== What you will do ==
Write out all of the entries exactly, please.

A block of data
****************************************
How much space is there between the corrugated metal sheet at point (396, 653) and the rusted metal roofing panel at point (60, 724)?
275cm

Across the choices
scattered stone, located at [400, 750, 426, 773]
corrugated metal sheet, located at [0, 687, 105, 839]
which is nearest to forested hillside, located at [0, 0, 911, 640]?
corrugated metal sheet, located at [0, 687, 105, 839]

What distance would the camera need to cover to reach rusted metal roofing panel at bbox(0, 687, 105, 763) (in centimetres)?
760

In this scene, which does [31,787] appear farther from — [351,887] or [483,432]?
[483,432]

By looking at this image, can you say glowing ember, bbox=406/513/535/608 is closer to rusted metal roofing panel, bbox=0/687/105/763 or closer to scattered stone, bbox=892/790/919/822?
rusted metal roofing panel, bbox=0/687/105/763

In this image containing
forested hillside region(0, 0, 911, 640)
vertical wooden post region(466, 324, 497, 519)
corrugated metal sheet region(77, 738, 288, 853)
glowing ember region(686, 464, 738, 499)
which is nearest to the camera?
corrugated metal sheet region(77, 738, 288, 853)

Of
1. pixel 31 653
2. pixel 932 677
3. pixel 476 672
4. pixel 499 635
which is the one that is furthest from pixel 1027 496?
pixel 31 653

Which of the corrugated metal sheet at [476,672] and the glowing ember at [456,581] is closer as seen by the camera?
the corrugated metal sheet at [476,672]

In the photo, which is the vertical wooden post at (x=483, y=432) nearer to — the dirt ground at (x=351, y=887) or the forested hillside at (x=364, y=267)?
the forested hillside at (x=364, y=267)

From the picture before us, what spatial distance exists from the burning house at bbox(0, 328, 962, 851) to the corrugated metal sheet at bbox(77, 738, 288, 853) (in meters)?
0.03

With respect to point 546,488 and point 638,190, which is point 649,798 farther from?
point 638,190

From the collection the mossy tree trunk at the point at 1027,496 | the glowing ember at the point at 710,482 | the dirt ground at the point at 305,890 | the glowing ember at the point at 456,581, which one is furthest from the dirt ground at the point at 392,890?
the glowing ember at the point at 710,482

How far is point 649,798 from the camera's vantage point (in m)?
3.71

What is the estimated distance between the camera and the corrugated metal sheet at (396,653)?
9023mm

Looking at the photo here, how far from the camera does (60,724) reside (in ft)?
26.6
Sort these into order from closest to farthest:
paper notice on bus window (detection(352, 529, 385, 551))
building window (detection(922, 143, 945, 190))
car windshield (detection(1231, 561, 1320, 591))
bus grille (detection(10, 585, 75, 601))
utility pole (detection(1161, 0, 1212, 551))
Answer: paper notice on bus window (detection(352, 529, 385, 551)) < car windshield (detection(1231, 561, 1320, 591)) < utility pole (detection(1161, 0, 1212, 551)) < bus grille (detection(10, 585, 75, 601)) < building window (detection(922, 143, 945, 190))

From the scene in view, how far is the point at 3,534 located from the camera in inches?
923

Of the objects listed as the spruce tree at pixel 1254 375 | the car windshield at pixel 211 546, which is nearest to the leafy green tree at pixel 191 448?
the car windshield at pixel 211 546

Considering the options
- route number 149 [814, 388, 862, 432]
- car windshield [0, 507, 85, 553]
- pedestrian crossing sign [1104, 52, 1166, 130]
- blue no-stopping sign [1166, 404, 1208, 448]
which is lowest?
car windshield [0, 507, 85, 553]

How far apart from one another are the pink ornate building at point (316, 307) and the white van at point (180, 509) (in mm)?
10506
****************************************
== Worked solution ==
How much space is there between the corrugated metal sheet at point (396, 653) and the rusted metal roofing panel at point (60, 724)?
275cm

Across the choices
scattered stone, located at [400, 750, 426, 773]
corrugated metal sheet, located at [0, 687, 105, 839]
which is nearest to forested hillside, located at [0, 0, 911, 640]?
corrugated metal sheet, located at [0, 687, 105, 839]

What distance would the camera need to cover to reach rusted metal roofing panel at bbox(0, 687, 105, 763) (in centimetres)?
760

In this scene, which does [31,787] appear farther from — [351,887] or [483,432]?
[483,432]

By looking at this image, can you say glowing ember, bbox=406/513/535/608 is closer to rusted metal roofing panel, bbox=0/687/105/763 or closer to scattered stone, bbox=892/790/919/822?
rusted metal roofing panel, bbox=0/687/105/763

In this image containing
forested hillside region(0, 0, 911, 640)
vertical wooden post region(466, 324, 497, 519)
corrugated metal sheet region(77, 738, 288, 853)
glowing ember region(686, 464, 738, 499)
which is nearest to the camera?
corrugated metal sheet region(77, 738, 288, 853)

Of
1. pixel 31 653
2. pixel 932 677
3. pixel 476 672
4. pixel 499 635
which is the one that is furthest from pixel 1027 496?
pixel 31 653

Which of the corrugated metal sheet at [476,672] and the glowing ember at [456,581] is closer as seen by the camera?
the corrugated metal sheet at [476,672]

In the photo, which is the vertical wooden post at (x=483, y=432) nearer to — the dirt ground at (x=351, y=887) or the forested hillside at (x=364, y=267)?
the forested hillside at (x=364, y=267)

From the picture before us, what spatial distance exists from the burning house at bbox(0, 328, 962, 851) to the corrugated metal sheet at bbox(77, 738, 288, 853) (in meters)?
0.03

With respect to point 546,488 and point 638,190, which is point 649,798 farther from?
point 638,190

From the collection the mossy tree trunk at the point at 1027,496 | the glowing ember at the point at 710,482 | the dirt ground at the point at 305,890 | the glowing ember at the point at 456,581, which one is furthest from the dirt ground at the point at 392,890?
the glowing ember at the point at 710,482

How far is point 649,798 from the camera's vantage point (in m)?
3.71

What is the estimated distance between the camera and the corrugated metal sheet at (396,653)?
9023mm

Looking at the photo here, how far from the camera does (60,724) reside (in ft)?
26.6
Sort these into order from closest to farthest:
paper notice on bus window (detection(352, 529, 385, 551))
building window (detection(922, 143, 945, 190))
car windshield (detection(1231, 561, 1320, 591))
bus grille (detection(10, 585, 75, 601))
utility pole (detection(1161, 0, 1212, 551))
Answer: paper notice on bus window (detection(352, 529, 385, 551)) < car windshield (detection(1231, 561, 1320, 591)) < utility pole (detection(1161, 0, 1212, 551)) < bus grille (detection(10, 585, 75, 601)) < building window (detection(922, 143, 945, 190))

From the scene in view, how far is the point at 3,534 located from the camera in inches?
923

Of the objects listed as the spruce tree at pixel 1254 375 | the car windshield at pixel 211 546, which is nearest to the leafy green tree at pixel 191 448?
the car windshield at pixel 211 546

Considering the options
- route number 149 [814, 388, 862, 432]
- car windshield [0, 507, 85, 553]
- pedestrian crossing sign [1104, 52, 1166, 130]
- blue no-stopping sign [1166, 404, 1208, 448]
which is lowest?
car windshield [0, 507, 85, 553]

How far apart from one another are the pink ornate building at point (316, 307) and the white van at point (180, 509) (in mm)?
10506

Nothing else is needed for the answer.